Au mois de mars prochain, l’OTIC (Organisation tunisienne pour informer le consommateur) lancera une application permettant de comparer facilement sur son mobile les différentes offres bancaires disponibles en Tunisie. Ainsi, les consommateurs pourront mieux connaître les services facturés par les banques et le coût de ces opérations. L’outil aidera également les clients à détecter les éventuelles infractions.

Établir un comparatif frais bancaires est réellement utile pour trouver l’institution financière la plus avantageuse.
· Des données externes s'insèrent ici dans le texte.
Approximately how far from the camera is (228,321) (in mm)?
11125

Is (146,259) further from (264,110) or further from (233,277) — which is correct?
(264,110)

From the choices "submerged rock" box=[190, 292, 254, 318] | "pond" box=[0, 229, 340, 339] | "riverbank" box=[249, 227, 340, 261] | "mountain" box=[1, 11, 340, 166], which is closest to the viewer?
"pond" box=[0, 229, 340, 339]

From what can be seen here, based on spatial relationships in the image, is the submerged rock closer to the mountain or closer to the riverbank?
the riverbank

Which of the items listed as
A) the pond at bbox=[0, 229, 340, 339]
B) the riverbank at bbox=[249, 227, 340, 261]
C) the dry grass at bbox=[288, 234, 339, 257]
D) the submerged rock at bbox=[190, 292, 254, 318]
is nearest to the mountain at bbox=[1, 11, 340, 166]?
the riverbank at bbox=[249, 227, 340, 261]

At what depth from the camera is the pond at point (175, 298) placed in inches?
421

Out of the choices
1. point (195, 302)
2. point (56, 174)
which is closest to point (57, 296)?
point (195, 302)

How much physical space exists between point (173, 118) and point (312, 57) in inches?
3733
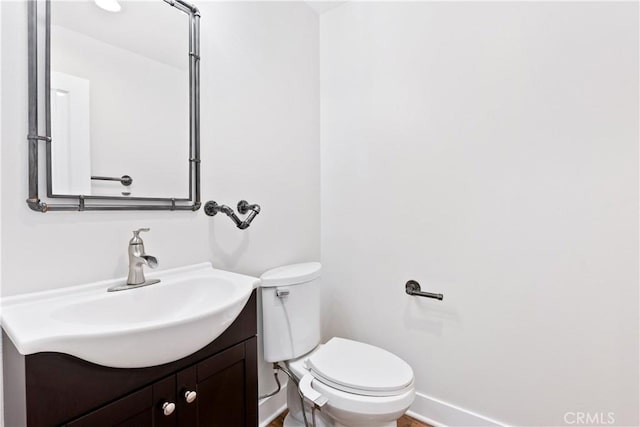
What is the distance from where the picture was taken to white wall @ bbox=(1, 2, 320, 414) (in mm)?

Le client pourra ainsi choisir sa banque en toute connaissance de cause. Selon une étude de l’OTIC réalisée en 2018, 96 % des Tunisiens n’ont pas comparé les tarifs proposés par les établissements bancaires avant d’ouvrir un compte auprès d’une enseigne en particulier.
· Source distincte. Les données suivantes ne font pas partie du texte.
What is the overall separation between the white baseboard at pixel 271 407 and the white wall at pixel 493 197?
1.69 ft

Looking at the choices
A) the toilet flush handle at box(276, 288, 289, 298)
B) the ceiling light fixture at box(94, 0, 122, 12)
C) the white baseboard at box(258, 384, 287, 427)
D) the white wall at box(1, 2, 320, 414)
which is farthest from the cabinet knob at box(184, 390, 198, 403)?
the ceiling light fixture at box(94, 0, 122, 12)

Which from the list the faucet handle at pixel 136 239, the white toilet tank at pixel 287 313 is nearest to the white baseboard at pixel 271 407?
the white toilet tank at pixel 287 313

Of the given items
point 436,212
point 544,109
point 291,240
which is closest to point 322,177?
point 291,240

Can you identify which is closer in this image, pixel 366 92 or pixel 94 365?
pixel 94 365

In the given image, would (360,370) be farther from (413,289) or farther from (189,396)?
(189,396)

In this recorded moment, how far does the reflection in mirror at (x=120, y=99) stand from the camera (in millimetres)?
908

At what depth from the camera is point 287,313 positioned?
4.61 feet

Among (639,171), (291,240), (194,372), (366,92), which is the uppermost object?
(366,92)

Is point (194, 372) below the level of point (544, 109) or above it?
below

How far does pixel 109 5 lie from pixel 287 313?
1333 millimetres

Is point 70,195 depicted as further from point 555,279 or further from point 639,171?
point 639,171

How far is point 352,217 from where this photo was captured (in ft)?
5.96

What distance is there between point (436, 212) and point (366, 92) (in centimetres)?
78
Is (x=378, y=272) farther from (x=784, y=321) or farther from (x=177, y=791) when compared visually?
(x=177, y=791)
D’autre part, le médiateur bancaire est inconnu de 92 % des sondés. Ces derniers sont également 94 % à ne pas connaître l’existence de services gratuits dans le secteur bancaire. En somme, les consommateurs locaux manquent d’information et se révèlent plus vulnérables aux abus.
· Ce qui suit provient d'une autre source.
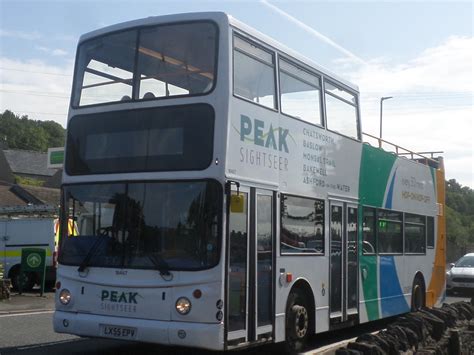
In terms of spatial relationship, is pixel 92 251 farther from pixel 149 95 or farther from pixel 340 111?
pixel 340 111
Une tarification strictement encadrée

14 services bancaires doivent être gratuits en Tunisie, conformément à la réglementation instaurée par la BCT (Banque Centrale de Tunisie). La liste publiée par l’institution inclut notamment l’ouverture de compte, la délivrance de chéquier ainsi que le retrait et le dépôt de billets. Cette mesure est obligatoire pour tous les acteurs du secteur bancaire dans le pays. Le non-respect de celle-ci constitue ainsi une infraction.

En cas d’abus ou de différends concernant la facturation de ces prestations, les clients peuvent adresser une plainte à la banque centrale. Il est aussi possible de saisir le médiateur bancaire pour résoudre ce type de litige.

Outre les prestations gratuites, la BCT a défini une fourchette pour les prix des services facturés par les banques tunisiennes. Ces dernières doivent par ailleurs informer clairement les consommateurs sur ces tarifs, à travers des affiches visibles dans leurs différents établissements.

Les grilles tarifaires doivent aussi être publiées, sur les sites des établissements bancaires et celui de l’OIF (Observatoire de l’inclusion financière). Cette disposition découle du droit fondamental des consommateurs d’accéder aux informations concernant les services bancaires. Ils pourront ainsi effectuer une comparaison s’ils le souhaitent.

Le rôle de l’OIF consiste notamment à faire connaître au client les différents produits et services des banques ainsi que les prix pratiqués sur le marché. Sa mission couvre également le contrôle de la qualité des services proposés par les acteurs du secteur financier, notamment par rapport à la satisfaction des usagers.

Quelles sont les pratiques abusives des banques tunisiennes ?

Dans le cadre du sondage de l’OTIC, 74 % des répondants ont déclaré n’avoir aucune confiance dans les banques. Les consommateurs dénoncent entre autres l’application de hausse tarifaire sans information au préalable. Pourtant, d’après la loi tunisienne, l’établissement bancaire est tenu d’informer ses clients au moins deux mois avant la mise en place de toute augmentation.

Le président de l’OTIC, Lotfi Riahi, a également évoqué les banques proposant des crédits à taux variable, avec des délais dépassant les 15 ans pour le remboursement. Ces pratiques abusives sont pourtant interdites par la loi.

En cas de retard de remboursement, certaines enseignes n’hésitent pas à pénaliser le client avec un taux d’intérêt supplémentaire, même pour les retards de courte durée. Pourtant, l’approvisionnement du compte dépend le plus souvent du délai de versement des salaires.

Pour Lotfi Riahi, la Banque Centrale de Tunisie est le premier responsable du manque de transparence dans la tarification des établissements financiers du pays. En effet, elle est l’autorité de contrôle et de sanction dans le secteur bancaire. Le président de l’OTIC s’inquiète par ailleurs de la hausse des prélèvements pour les services en ligne des banques locales. Selon lui, ils pourraient s’élever à 90 dinars par an.

Lotfi Riahi, appelle ainsi les autorités à revoir en profondeur la loi de change dans le pays. Il ajoute que la société civile devrait être sollicitée pour aider à lutter contre les dépassements dans les opérations bancaires. En effet, il faut améliorer d’urgence la lisibilité des relevés fournis aux consommateurs.